____ SOURCE DATA
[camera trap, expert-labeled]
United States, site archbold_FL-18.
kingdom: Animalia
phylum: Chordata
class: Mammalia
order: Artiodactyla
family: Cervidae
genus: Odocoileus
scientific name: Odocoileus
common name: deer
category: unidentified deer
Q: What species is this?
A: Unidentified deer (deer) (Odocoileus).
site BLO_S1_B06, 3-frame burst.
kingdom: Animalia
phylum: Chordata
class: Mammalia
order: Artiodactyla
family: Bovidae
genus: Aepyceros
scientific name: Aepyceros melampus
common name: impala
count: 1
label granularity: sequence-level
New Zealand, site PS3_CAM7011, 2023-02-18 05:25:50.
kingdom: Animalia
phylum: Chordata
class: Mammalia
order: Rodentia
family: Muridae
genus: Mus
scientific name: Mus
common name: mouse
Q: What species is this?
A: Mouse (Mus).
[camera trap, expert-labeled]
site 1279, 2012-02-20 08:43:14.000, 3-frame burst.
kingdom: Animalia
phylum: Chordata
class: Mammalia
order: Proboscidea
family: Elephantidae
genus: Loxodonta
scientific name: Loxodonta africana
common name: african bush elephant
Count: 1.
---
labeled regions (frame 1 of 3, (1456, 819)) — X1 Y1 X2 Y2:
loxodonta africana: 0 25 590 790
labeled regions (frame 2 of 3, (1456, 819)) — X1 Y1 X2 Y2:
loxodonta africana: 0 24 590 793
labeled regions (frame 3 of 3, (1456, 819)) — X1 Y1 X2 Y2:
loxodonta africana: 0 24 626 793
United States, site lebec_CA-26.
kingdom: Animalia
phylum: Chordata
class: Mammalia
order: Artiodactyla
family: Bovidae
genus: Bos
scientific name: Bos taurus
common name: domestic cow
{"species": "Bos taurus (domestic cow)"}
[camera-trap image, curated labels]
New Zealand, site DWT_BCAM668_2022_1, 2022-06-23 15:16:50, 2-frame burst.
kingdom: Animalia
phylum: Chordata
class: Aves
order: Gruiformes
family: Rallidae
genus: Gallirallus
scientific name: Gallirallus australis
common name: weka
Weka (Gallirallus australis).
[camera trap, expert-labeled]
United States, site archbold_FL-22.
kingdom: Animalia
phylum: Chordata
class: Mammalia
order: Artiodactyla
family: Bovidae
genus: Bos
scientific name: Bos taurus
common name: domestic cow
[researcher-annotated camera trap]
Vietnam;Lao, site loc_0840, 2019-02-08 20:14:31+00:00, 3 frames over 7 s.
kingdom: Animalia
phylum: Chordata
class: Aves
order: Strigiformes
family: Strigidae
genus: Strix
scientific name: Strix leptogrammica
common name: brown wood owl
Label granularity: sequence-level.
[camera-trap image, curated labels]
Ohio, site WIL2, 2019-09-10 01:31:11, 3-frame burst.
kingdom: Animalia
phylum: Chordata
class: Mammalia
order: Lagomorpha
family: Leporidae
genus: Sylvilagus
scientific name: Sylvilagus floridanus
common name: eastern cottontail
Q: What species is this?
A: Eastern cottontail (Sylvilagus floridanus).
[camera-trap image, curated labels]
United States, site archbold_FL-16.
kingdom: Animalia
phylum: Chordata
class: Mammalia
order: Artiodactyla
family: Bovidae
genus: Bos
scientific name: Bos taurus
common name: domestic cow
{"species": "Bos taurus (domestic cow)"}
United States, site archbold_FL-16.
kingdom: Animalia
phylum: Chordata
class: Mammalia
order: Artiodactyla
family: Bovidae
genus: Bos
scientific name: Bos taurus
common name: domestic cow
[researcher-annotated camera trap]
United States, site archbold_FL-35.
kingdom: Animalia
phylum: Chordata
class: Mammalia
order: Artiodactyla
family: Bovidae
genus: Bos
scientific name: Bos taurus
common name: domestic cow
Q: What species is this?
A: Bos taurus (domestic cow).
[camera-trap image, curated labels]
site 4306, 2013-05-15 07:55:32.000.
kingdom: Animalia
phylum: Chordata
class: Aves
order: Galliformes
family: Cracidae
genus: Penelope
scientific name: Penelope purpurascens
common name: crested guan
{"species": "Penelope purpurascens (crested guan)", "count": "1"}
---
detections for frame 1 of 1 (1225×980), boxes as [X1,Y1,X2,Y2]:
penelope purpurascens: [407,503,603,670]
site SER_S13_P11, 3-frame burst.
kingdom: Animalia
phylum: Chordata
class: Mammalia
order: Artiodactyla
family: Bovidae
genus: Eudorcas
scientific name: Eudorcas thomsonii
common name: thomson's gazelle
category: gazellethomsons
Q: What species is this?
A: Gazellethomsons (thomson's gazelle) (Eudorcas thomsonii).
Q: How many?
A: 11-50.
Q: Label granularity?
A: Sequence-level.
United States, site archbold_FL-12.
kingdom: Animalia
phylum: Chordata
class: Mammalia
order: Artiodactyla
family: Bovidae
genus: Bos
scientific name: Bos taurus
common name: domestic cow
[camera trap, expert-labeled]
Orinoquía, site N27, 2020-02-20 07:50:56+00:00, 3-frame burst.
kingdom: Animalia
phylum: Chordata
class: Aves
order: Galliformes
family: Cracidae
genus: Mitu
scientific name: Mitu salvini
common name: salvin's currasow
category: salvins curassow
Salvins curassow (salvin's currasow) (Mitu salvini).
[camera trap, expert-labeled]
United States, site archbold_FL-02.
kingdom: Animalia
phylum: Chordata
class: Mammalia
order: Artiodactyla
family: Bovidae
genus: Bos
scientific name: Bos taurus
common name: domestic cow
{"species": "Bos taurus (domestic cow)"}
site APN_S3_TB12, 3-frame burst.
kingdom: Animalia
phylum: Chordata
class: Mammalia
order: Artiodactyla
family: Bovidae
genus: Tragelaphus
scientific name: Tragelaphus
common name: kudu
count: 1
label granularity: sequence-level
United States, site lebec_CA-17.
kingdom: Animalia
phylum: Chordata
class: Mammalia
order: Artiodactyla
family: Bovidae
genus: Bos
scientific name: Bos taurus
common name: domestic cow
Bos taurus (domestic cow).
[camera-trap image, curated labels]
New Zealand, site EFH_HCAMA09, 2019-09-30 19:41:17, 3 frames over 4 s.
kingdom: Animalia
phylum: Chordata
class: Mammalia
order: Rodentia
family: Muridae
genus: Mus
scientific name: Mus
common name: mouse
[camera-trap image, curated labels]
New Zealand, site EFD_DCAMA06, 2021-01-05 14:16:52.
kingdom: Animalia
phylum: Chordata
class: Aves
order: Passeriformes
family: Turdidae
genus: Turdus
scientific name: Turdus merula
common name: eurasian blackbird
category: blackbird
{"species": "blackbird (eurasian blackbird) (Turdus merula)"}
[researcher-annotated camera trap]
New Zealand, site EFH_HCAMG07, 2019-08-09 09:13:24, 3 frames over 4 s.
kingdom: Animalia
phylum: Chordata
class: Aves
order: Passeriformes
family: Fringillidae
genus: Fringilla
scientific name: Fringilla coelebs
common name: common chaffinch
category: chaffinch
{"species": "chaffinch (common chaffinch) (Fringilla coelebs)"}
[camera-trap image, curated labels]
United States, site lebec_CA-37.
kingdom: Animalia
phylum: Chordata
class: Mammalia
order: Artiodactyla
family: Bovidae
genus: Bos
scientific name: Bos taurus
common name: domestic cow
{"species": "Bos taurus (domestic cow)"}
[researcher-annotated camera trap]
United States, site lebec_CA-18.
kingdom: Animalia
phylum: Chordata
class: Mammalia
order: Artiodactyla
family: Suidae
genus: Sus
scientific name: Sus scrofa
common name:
________
**WHAT IS BEING ASKED:** Return all of the entries exactly as written.

**REPLY TO THE EXERCISE:**
[camera trap, expert-labeled]
United States, site archbold_FL-18.
kingdom: Animalia
phylum: Chordata
class: Mammalia
order: Artiodactyla
family: Cervidae
genus: Odocoileus
scientific name: Odocoileus
common name: deer
category: unidentified deer
Q: What species is this?
A: Unidentified deer (deer) (Odocoileus).
site BLO_S1_B06, 3-frame burst.
kingdom: Animalia
phylum: Chordata
class: Mammalia
order: Artiodactyla
family: Bovidae
genus: Aepyceros
scientific name: Aepyceros melampus
common name: impala
count: 1
label granularity: sequence-level
New Zealand, site PS3_CAM7011, 2023-02-18 05:25:50.
kingdom: Animalia
phylum: Chordata
class: Mammalia
order: Rodentia
family: Muridae
genus: Mus
scientific name: Mus
common name: mouse
Q: What species is this?
A: Mouse (Mus).
[camera trap, expert-labeled]
site 1279, 2012-02-20 08:43:14.000, 3-frame burst.
kingdom: Animalia
phylum: Chordata
class: Mammalia
order: Proboscidea
family: Elephantidae
genus: Loxodonta
scientific name: Loxodonta africana
common name: african bush elephant
Count: 1.
---
labeled regions (frame 1 of 3, (1456, 819)) — X1 Y1 X2 Y2:
loxodonta africana: 0 25 590 790
labeled regions (frame 2 of 3, (1456, 819)) — X1 Y1 X2 Y2:
loxodonta africana: 0 24 590 793
labeled regions (frame 3 of 3, (1456, 819)) — X1 Y1 X2 Y2:
loxodonta africana: 0 24 626 793
United States, site lebec_CA-26.
kingdom: Animalia
phylum: Chordata
class: Mammalia
order: Artiodactyla
family: Bovidae
genus: Bos
scientific name: Bos taurus
common name: domestic cow
{"species": "Bos taurus (domestic cow)"}
[camera-trap image, curated labels]
New Zealand, site DWT_BCAM668_2022_1, 2022-06-23 15:16:50, 2-frame burst.
kingdom: Animalia
phylum: Chordata
class: Aves
order: Gruiformes
family: Rallidae
genus: Gallirallus
scientific name: Gallirallus australis
common name: weka
Weka (Gallirallus australis).
[camera trap, expert-labeled]
United States, site archbold_FL-22.
kingdom: Animalia
phylum: Chordata
class: Mammalia
order: Artiodactyla
family: Bovidae
genus: Bos
scientific name: Bos taurus
common name: domestic cow
[researcher-annotated camera trap]
Vietnam;Lao, site loc_0840, 2019-02-08 20:14:31+00:00, 3 frames over 7 s.
kingdom: Animalia
phylum: Chordata
class: Aves
order: Strigiformes
family: Strigidae
genus: Strix
scientific name: Strix leptogrammica
common name: brown wood owl
Label granularity: sequence-level.
[camera-trap image, curated labels]
Ohio, site WIL2, 2019-09-10 01:31:11, 3-frame burst.
kingdom: Animalia
phylum: Chordata
class: Mammalia
order: Lagomorpha
family: Leporidae
genus: Sylvilagus
scientific name: Sylvilagus floridanus
common name: eastern cottontail
Q: What species is this?
A: Eastern cottontail (Sylvilagus floridanus).
[camera-trap image, curated labels]
United States, site archbold_FL-16.
kingdom: Animalia
phylum: Chordata
class: Mammalia
order: Artiodactyla
family: Bovidae
genus: Bos
scientific name: Bos taurus
common name: domestic cow
{"species": "Bos taurus (domestic cow)"}
United States, site archbold_FL-16.
kingdom: Animalia
phylum: Chordata
class: Mammalia
order: Artiodactyla
family: Bovidae
genus: Bos
scientific name: Bos taurus
common name: domestic cow
[researcher-annotated camera trap]
United States, site archbold_FL-35.
kingdom: Animalia
phylum: Chordata
class: Mammalia
order: Artiodactyla
family: Bovidae
genus: Bos
scientific name: Bos taurus
common name: domestic cow
Q: What species is this?
A: Bos taurus (domestic cow).
[camera-trap image, curated labels]
site 4306, 2013-05-15 07:55:32.000.
kingdom: Animalia
phylum: Chordata
class: Aves
order: Galliformes
family: Cracidae
genus: Penelope
scientific name: Penelope purpurascens
common name: crested guan
{"species": "Penelope purpurascens (crested guan)", "count": "1"}
---
detections for frame 1 of 1 (1225×980), boxes as [X1,Y1,X2,Y2]:
penelope purpurascens: [407,503,603,670]
site SER_S13_P11, 3-frame burst.
kingdom: Animalia
phylum: Chordata
class: Mammalia
order: Artiodactyla
family: Bovidae
genus: Eudorcas
scientific name: Eudorcas thomsonii
common name: thomson's gazelle
category: gazellethomsons
Q: What species is this?
A: Gazellethomsons (thomson's gazelle) (Eudorcas thomsonii).
Q: How many?
A: 11-50.
Q: Label granularity?
A: Sequence-level.
United States, site archbold_FL-12.
kingdom: Animalia
phylum: Chordata
class: Mammalia
order: Artiodactyla
family: Bovidae
genus: Bos
scientific name: Bos taurus
common name: domestic cow
[camera trap, expert-labeled]
Orinoquía, site N27, 2020-02-20 07:50:56+00:00, 3-frame burst.
kingdom: Animalia
phylum: Chordata
class: Aves
order: Galliformes
family: Cracidae
genus: Mitu
scientific name: Mitu salvini
common name: salvin's currasow
category: salvins curassow
Salvins curassow (salvin's currasow) (Mitu salvini).
[camera trap, expert-labeled]
United States, site archbold_FL-02.
kingdom: Animalia
phylum: Chordata
class: Mammalia
order: Artiodactyla
family: Bovidae
genus: Bos
scientific name: Bos taurus
common name: domestic cow
{"species": "Bos taurus (domestic cow)"}
site APN_S3_TB12, 3-frame burst.
kingdom: Animalia
phylum: Chordata
class: Mammalia
order: Artiodactyla
family: Bovidae
genus: Tragelaphus
scientific name: Tragelaphus
common name: kudu
count: 1
label granularity: sequence-level
United States, site lebec_CA-17.
kingdom: Animalia
phylum: Chordata
class: Mammalia
order: Artiodactyla
family: Bovidae
genus: Bos
scientific name: Bos taurus
common name: domestic cow
Bos taurus (domestic cow).
[camera-trap image, curated labels]
New Zealand, site EFH_HCAMA09, 2019-09-30 19:41:17, 3 frames over 4 s.
kingdom: Animalia
phylum: Chordata
class: Mammalia
order: Rodentia
family: Muridae
genus: Mus
scientific name: Mus
common name: mouse
[camera-trap image, curated labels]
New Zealand, site EFD_DCAMA06, 2021-01-05 14:16:52.
kingdom: Animalia
phylum: Chordata
class: Aves
order: Passeriformes
family: Turdidae
genus: Turdus
scientific name: Turdus merula
common name: eurasian blackbird
category: blackbird
{"species": "blackbird (eurasian blackbird) (Turdus merula)"}
[researcher-annotated camera trap]
New Zealand, site EFH_HCAMG07, 2019-08-09 09:13:24, 3 frames over 4 s.
kingdom: Animalia
phylum: Chordata
class: Aves
order: Passeriformes
family: Fringillidae
genus: Fringilla
scientific name: Fringilla coelebs
common name: common chaffinch
category: chaffinch
{"species": "chaffinch (common chaffinch) (Fringilla coelebs)"}
[camera-trap image, curated labels]
United States, site lebec_CA-37.
kingdom: Animalia
phylum: Chordata
class: Mammalia
order: Artiodactyla
family: Bovidae
genus: Bos
scientific name: Bos taurus
common name: domestic cow
{"species": "Bos taurus (domestic cow)"}
[researcher-annotated camera trap]
United States, site lebec_CA-18.
kingdom: Animalia
phylum: Chordata
class: Mammalia
order: Artiodactyla
family: Suidae
genus: Sus
scientific name: Sus scrofa
common name:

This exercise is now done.